Development of LANA transgenic mice. (A) The LANA transcription locus (14) and transgene construct carrying LacZneo (27) as previously described and the LANA transgene construct used here. SV40 pA, simian virus 40 poly A; β-geo, β-galactosidase-neomycin; TK, thymidine kinase. (B) Southern blot analysis of tail DNA, digested with BamHI and hybridized with a LANA-specific probe to reveal the founder-specific integration sites. Lane 1 shows the transgene plasmid as a positive control (Pos.), lane 5 contains the DNA from a C57BL/6 mouse as negative control (Neg.), and remaining lanes represent DNA from LANA transgenic animals belonging to lines i, ii, and iii (animals 4 and 6 are siblings). Arrowhead indicates a fragment specific for all transgenic animals; other bands are integration-site specific. (C and D) Real-time quantitative RT-PCR analysis of spleen samples for LANA transgene mRNA or apoB housekeeping mRNA resolved on a 2% tris-borate-EDTA–agarose gel and (C) subsequent Southern blot analysis with a probe specific for LANA (LANA-P). Lanes i–v refer to spleen RNA from 5 different transgene-positive animals. NTC, nontemplate control; MW, 100-bp molecular weight marker. (D) Lanes 1–3 show transgene-negative, and lanes 4–6 transgene-positive, littermates after backcross into the C57BL/6 background.

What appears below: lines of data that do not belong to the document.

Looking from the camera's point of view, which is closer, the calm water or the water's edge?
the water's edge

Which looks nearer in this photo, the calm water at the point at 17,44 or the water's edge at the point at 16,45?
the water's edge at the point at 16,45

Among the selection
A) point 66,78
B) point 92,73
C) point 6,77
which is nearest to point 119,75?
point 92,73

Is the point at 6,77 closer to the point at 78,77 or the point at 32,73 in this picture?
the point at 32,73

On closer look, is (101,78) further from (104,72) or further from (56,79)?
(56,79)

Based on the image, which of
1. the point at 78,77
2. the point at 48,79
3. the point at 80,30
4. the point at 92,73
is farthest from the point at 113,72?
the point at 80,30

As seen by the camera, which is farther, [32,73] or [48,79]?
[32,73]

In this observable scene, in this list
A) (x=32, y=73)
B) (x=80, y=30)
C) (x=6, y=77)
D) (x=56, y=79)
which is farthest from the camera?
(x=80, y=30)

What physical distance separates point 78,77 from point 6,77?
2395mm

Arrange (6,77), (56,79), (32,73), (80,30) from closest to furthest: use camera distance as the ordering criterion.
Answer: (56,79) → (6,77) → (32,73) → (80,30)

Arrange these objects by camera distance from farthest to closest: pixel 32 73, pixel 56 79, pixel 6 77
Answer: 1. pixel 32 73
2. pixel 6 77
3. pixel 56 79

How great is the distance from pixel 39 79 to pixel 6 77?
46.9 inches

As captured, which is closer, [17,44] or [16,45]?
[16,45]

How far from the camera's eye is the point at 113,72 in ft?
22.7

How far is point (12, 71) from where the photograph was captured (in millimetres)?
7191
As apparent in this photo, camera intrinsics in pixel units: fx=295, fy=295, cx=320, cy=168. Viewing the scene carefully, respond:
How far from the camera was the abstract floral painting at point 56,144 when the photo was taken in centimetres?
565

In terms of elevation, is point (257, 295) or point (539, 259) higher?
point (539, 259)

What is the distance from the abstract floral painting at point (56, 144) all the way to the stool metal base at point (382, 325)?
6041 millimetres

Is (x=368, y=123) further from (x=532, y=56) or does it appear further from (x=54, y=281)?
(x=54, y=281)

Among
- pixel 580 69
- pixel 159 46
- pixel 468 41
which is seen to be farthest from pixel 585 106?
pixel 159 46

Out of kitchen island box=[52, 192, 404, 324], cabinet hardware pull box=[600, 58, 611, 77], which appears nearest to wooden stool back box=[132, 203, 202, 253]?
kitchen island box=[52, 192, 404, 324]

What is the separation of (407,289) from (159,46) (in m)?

To characterize the effect of LANA on B cell development, we examined multiple littermates of 2 independent founder lines in detail. The mice in these experiments were age- and sex-matched littermates and housed together, that is, exposed to similar environmental antigens. To guard against “founder effects,” which might skew the phenotype, we started our analysis after the fourth generation of transgenic mice was backcrossed to C57BL/6 mice. Hence, all animals were (1/2)4 or ≥94% isogenic to their nontransgenic littermates. We detected LANA protein expression within the center of transgenic spleen follicles but not in littermate control animals (Figure 2A). The primary follicles in the LANA transgenic mice were LANA and proliferating cell nuclear antigen (PCNA) positive and larger in diameter (Figure 2B). They were highly proliferative compared with control animals as evidenced by PCNA staining. Both LANA and PCNA are located in the nucleus. As B cells have very little cytoplasm, the majority of the signal was nuclear. Hyperplasia was associated with increased spleen weight (P ≤ 0.04, Student’s t test; n = 48) and expanded follicles in 100% of the transgenic mice. To determine at which stage in B cell development LANA exerted its effect, we surveyed splenic B cell populations using flow cytometry. This revealed a significant increase in forward scatter–high (FSChi; i.e., activated), mature CD19+IgM+IgD+ B cells (Table 1). The increase in the FSChiIgD+IgM+ cell population was consistent with follicular hyperplasia and statistically significant (P < 0.0002, Mann-Whitney U test; n = 26). Early GC and activated follicular cells also were increased (CD21–CD23+CD19+IgD+). Marginal zone (MZ) cells (CD21+CD23–CD19+IgD–), which differentiate to GC in response to T cell–independent antigens, were not affected. Later stages in antigen-dependent B cell maturation such as late GC (CD45R+CD27–CD40+CD38–), memory (CD45R+CD27+CD40–CD38+), and plasma cells (IgG+CD138+) also were not affected.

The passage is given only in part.